*Prompt*: Exactly the lines from the one containing "United States, site archbold_FL-32." through the end of the data below are to be reproduced, and nothing besides them.

Saved data entries
########

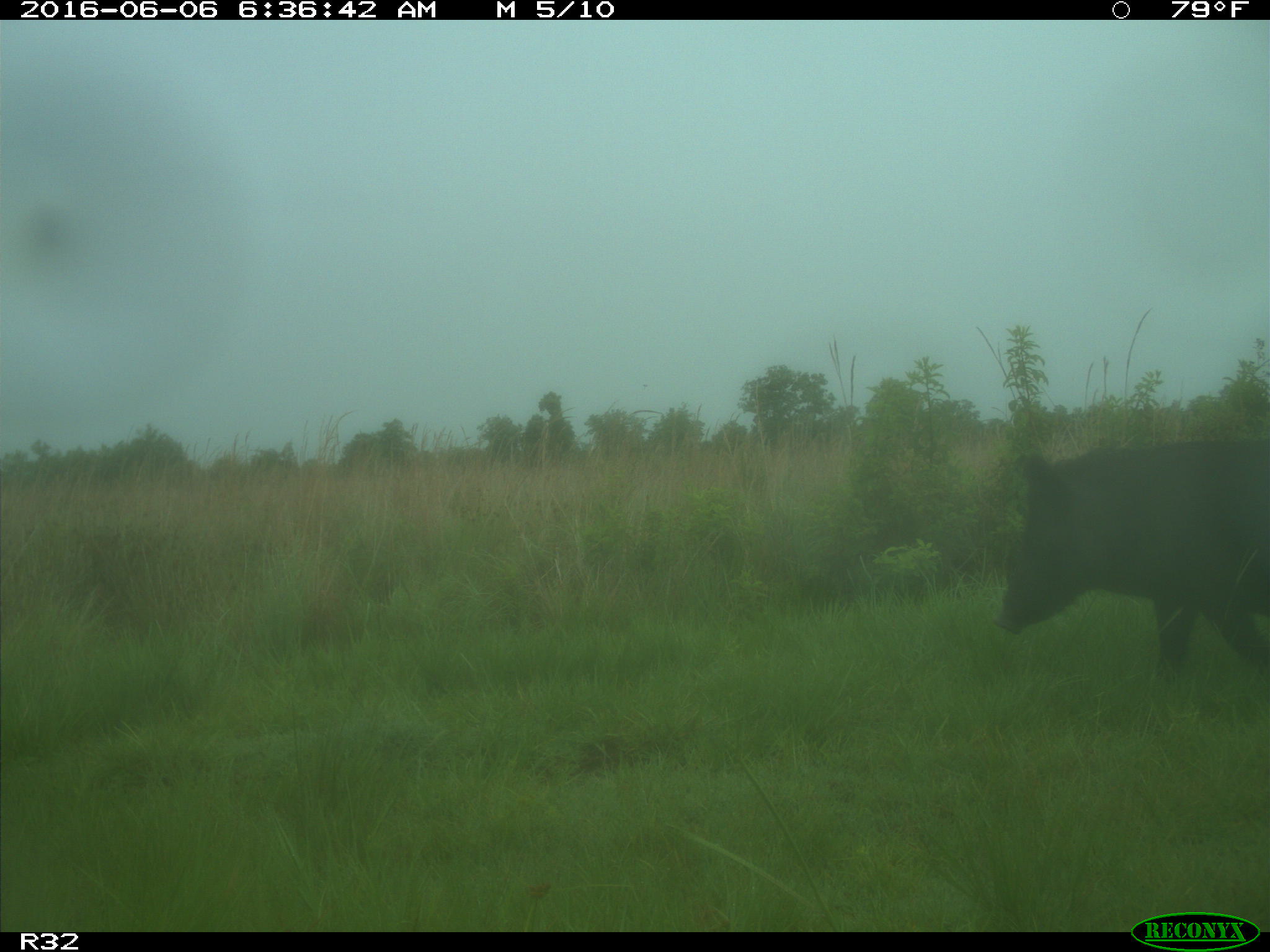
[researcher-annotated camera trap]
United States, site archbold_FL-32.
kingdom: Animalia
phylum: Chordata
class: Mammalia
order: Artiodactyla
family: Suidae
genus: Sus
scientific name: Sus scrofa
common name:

########

*Exercise output*:
United States, site archbold_FL-32.
kingdom: Animalia
phylum: Chordata
class: Mammalia
order: Artiodactyla
family: Suidae
genus: Sus
scientific name: Sus scrofa
common name:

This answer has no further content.